He commended the commitment and perseverance of the prizewinners who have lived up to what they have learnt at the Law School, truly understanding the meaning of hard work, application and the importance of giving of their time to different sectors of the community.

Prizes were given out to student leaders and the winners of academic subject prizes at both undergraduate and postgraduate level. Dean Stockley noted that Auckland Law School offers the largest number of undergraduate electives out of all of the country’s law schools, and also has the largest LLM programme in New Zealand (and more LLM students than all of the other universities combined).
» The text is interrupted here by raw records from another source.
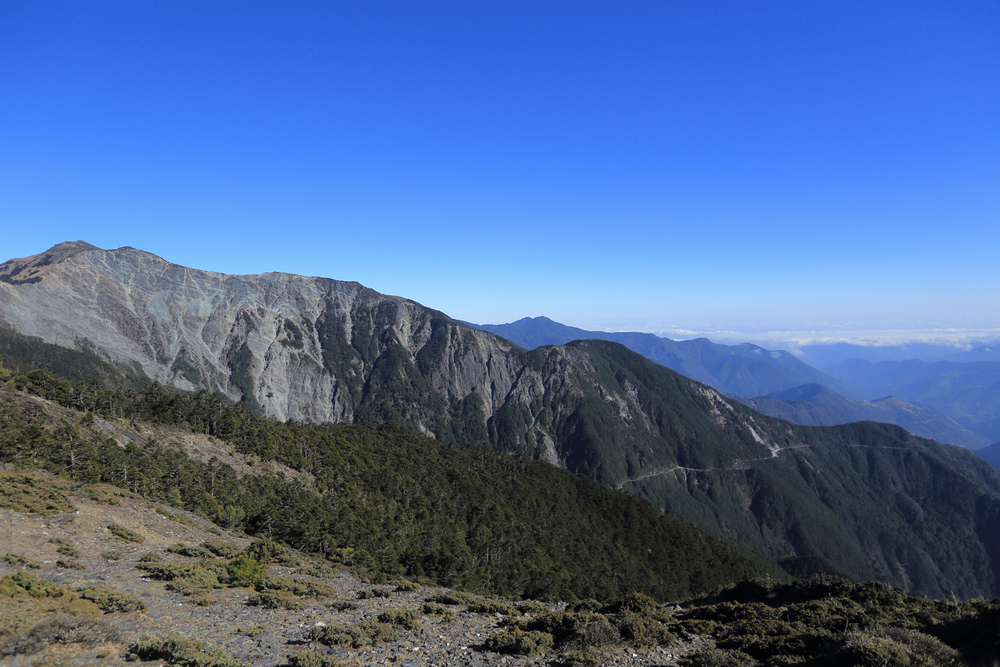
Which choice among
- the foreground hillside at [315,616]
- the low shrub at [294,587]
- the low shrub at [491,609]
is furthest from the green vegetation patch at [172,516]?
the low shrub at [491,609]

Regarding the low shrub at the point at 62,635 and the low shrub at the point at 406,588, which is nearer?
the low shrub at the point at 62,635

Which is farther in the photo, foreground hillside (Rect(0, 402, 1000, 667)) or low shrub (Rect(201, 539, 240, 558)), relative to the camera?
low shrub (Rect(201, 539, 240, 558))

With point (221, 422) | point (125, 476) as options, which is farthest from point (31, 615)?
point (221, 422)

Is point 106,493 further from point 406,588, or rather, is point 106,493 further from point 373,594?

The premier award of the evening, given to the best law student of the graduating class, was the “ADLS Prize for the Top Law Undergraduate”. This year’s prize was taken out by Linda Sullivan, who also received a Faculty of Law Dean’s Academic Excellence Award and a Senior Scholar Award.

The winners of a wide range of competitions (both local and international) were also applauded, with mooting and commercial mediation teams from Auckland Law School once again featuring particularly strongly overseas, and in several instances achieving top rankings against stiff competition from other countries.

This year’s student prize-winners were fortunate to hear insights from “one of the Law School’s most notable alumni”, the guest speaker for the evening, Sir Anand Satyanand. Highlights of Sir Anand’s long career of service to the law in New Zealand include his time as a District Court judge, his 10-year term as Ombudsman for New Zealand, and his service as Governor-General from 2006 to 2011.

But Dean Stockley also commented on Sir Anand’s commitment to the Law School as a Distinguished Fellow – “He hasn’t just taken the title, but he has lived it” – coming in every month and speaking to students, judging competitions and taking part in initiatives such as the Equal Justice Project (or EJP).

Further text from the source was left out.